The last port for the Vikings Homeland cruise was Bergen. The ship docked overnight and we had an apartment booked for five nights following the cruise. So we really were able to see quite a bit of Bergen. The weekend we landed was the Bergen Music Festival, so there was a lot going on in the city center. Boats were docked at the harbor full of musicians, singers and parties, many in traditional clothing.
We wandered through the fish market, marveling at all the different kinds of fish for sale, including minke whale.
The next day we checked into our apartment. We have had really good luck with Airbnb. Our apartment in Stockholm worked out great. This apartment was also nice. Too bad I didn’t find the easy way up the hill when we had our luggage. The neighborhood was really attractive.
Bergen is a lovely town. The area around the harbor is especially beautiful. Bryggen, the old wharf of Bergen in a UNESCO World Heritage site.
From the UNESCO website: Bryggen, the old wharf of Bergen, is a reminder of the town’s importance as part of the Hanseatic League’s trading empire from the 14th to the mid-16th century. Many fires, the last in 1955, have ravaged the characteristic wooden houses of Bryggen. Its rebuilding has traditionally followed old patterns and methods, thus leaving its main structure preserved, which is a relic of an ancient wooden urban structure once common in Northern Europe. Today, some 62 buildings remain of this former townscape.
The second day we awoke to clear skies and decided that it would be the perfect day to go to Mt. Ulriken, the highest of the Seven Mountains that surround Bergen. We bused up to the base of the cable car, hopped aboard and rode to the top, 2110 feet. What beautiful views. One thing that boggled my mind was the square concrete landing that had no railings. I couldn’t even get close to the edge….big dropoff. Yikes. That would never be legal in the United States. But there were tons of families at the top, and no one seemed to worried.

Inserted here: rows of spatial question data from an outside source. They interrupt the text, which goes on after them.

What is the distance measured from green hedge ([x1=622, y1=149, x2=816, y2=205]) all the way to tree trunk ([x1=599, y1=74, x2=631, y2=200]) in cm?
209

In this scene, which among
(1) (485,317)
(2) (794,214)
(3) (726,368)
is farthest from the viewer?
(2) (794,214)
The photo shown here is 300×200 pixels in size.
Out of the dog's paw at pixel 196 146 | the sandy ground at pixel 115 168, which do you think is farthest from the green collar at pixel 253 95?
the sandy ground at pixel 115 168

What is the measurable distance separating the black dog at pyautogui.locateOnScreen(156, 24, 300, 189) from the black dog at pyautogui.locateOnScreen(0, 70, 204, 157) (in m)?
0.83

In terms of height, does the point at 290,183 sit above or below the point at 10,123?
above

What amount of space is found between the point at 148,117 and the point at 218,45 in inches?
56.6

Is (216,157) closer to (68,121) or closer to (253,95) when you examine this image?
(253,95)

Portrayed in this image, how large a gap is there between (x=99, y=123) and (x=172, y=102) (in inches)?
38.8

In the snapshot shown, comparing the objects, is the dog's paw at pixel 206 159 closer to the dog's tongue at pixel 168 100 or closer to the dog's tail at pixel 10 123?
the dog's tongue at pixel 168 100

After returning to town, we walked around quite a bit and decided that it was time for a break. So we stopped at a local bar. We watched a crusty, old guy that looked like he just got off a boat come in and signal the bartender. She gave him a shot. He downed it and then another. I asked her what it was. After trying to explain, she handed me the bottle. I ordered one shot for Mike and I to share. Very odd, but tasty vodka flavored with eucalyptus and menthol.
As long as we are on a seafaring theme… we also visited the Norwegian Fishing Museum. To get there we took a little boat from the harbor, piloted by a man that appeared to be well-versed in the way of boats. The museum was actually very nice.
We also visited the Coastal Museum. To get there we boarded a city bus and rode for an hour and a half through beautiful scenery until we came to the museum.
It is quite small and took us just an hour to tour. But the ride was worth the trip. The red flag on the map is Bergen; the arrow points to the museum.
The museum is quite small, but new with a beautiful view from the little cafe. We decided to have lunch, but all they served were pancakes. The were already made and served room temp with sour cream and jelly. The Scandinavians really like their pancakes and waffles.
Time for a visit to the Edvard Grieg Museum in Troldhaugen, Grieg’s former home in Bergen. Grieg was born and is buried in Bergen. He spent a good deal of his life traveling throughout Europe. I am not a musician, but his music is said to reflect both the Norwegian life and European culture. He is revered in Bergen and there are a number of buildings named after him. His home is an enjoyable tour, but the highlight was the 45 minute concert held in the newly-refurnished concert hall. Wonderful program in a gorgeous setting.
Hardanger Fjord…We went with our new friends Bridget and Tom on the Hardanger Fjord in a nutshell day trip.
Trains, buses and boats and beautiful scenery. Started at 9 AM and ended the day at 7PM.
Restaurant Cornelius was suggested by our friend Charlie’s former exchange student who is all grown and lives in Bergen. It was a treat. A boat picked us up in the harbor and about thirty minutes later we arrived at the restaurant. The evening started with a welcome and a story from the owner about his life and how the restaurant came to be. Hilarious. What followed was an exquisite meal in an unbelievably beautiful setting.
Beautiful city and the end of a great trip.
One last photo that I snapped on the way to the airport. A good chuckle.